Fin octobre, le RC Lens a vécu des semaines compliquées avec l’apparition d’un cluster au sein du groupe professionnel. 18 cas dont 11 joueurs du RC Lens sont déclarés positifs en quelques jours.
Parmi les personnes positives, on retrouve l’entraîneur des gardiens Sang et Or, Thierry Malaspina. Dans une longue interview chez nos confrères de L’Equipe, il raconte l’apparition de ce virus qui le conduira à l’hôpital : « Pendant 5 jours, c’était atroce, parce que j’étais en pleine forme. Le mercredi matin, je me lève avec difficulté. Énorme coup de pompe. Comme si on m’avait roulé dessus. Suivent des premières difficultés à respirer. Le jeudi, je transpirais comme un bœuf. Changer les draps me réclamait un effort surhumain. Je ne mangeais même plus : plus la force de lever ma fourchette. J’ai eu envie d’aller aux toilettes. Je n’y suis jamais parvenu. Je me suis fait dessus. Une demi-heure pour faire deux mètres… Là, tu te dis : « Ce n’est pas moi, ça ! » Le doc a pris peur. Les pompiers sont venus me chercher le samedi. J’étais à 84 de saturation. Il faut être entre 95 à 100. »

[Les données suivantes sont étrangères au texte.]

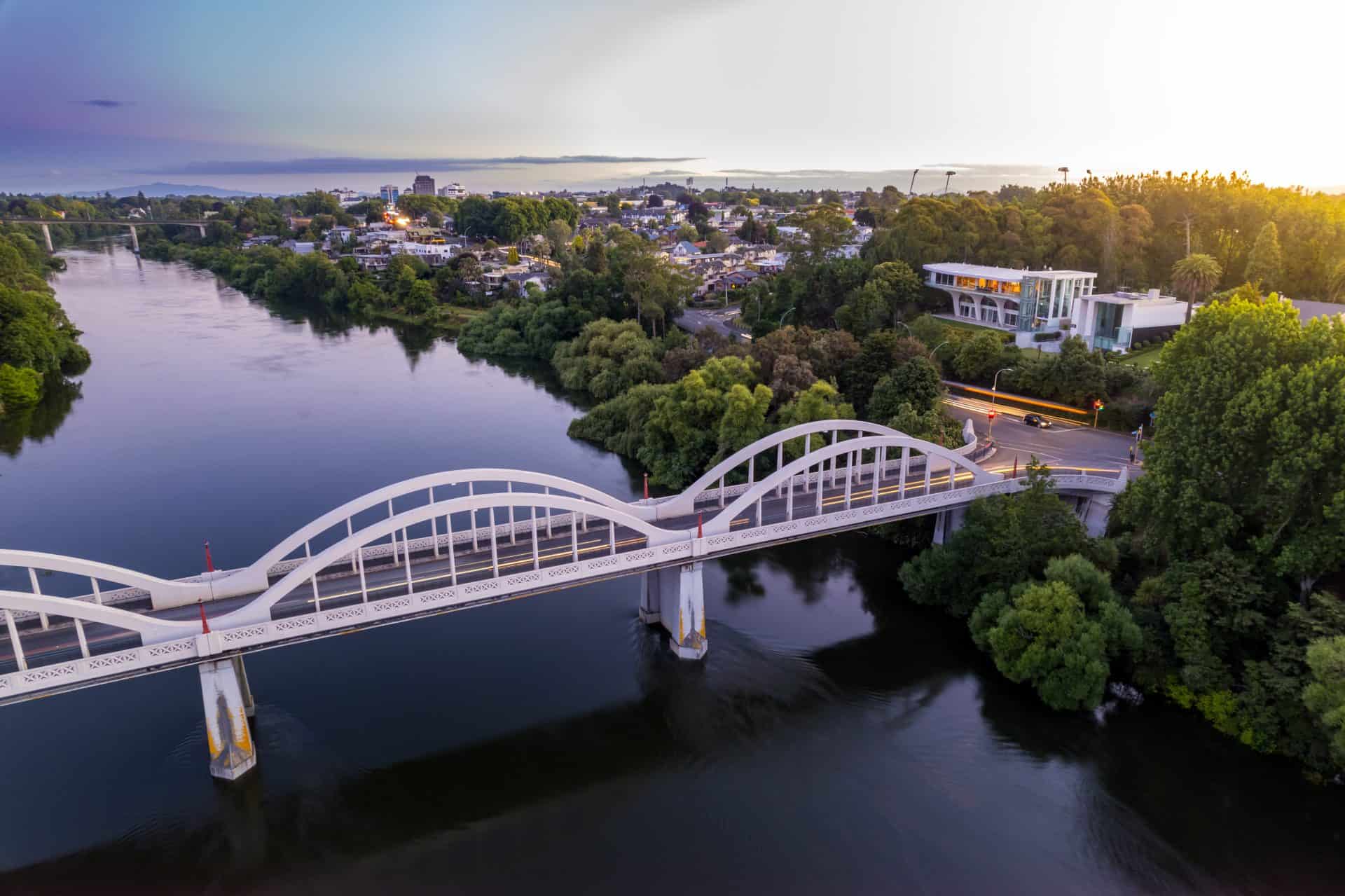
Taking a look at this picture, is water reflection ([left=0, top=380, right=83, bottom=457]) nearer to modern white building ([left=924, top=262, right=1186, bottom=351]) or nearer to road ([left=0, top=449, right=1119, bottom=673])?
road ([left=0, top=449, right=1119, bottom=673])

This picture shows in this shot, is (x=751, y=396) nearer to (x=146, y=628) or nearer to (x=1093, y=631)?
(x=1093, y=631)

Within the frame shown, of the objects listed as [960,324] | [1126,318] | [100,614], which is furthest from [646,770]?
[960,324]

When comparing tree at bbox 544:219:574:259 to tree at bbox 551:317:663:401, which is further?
tree at bbox 544:219:574:259

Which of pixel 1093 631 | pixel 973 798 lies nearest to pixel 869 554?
pixel 1093 631

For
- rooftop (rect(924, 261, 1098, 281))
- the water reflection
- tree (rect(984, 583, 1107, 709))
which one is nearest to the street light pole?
rooftop (rect(924, 261, 1098, 281))

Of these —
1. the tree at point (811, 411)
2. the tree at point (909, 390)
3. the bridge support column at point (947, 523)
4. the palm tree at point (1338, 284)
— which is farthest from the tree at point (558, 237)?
the bridge support column at point (947, 523)

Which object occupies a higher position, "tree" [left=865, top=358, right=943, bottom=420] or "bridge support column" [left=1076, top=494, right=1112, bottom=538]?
"tree" [left=865, top=358, right=943, bottom=420]

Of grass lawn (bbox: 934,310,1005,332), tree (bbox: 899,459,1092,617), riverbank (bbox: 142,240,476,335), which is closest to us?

Le technicien est finalement amené à l’hôpital d’Arras suite à ses symptômes : « À mon arrivée, un psychologue vient me voir, poursuit-il. J’ai cru que j’allais mourir. Ça va très vite. Je m’étais mis en mode compétition. L’objectif ? Ne jamais monter à 8 litres d’oxygène mais descendre à 3, puis à 1. Le lundi, le scanner montrait mes lésions résorbées. Quand tu sors d’affaire, on te permet de te promener. Et là, tu vois tout le dévouement des soignants. Et la détresse et la fatigue des patients. Il y a des personnes de trente, quarante ans aussi. Tu prends conscience que ça touche tout le monde. Que ça peut tuer ».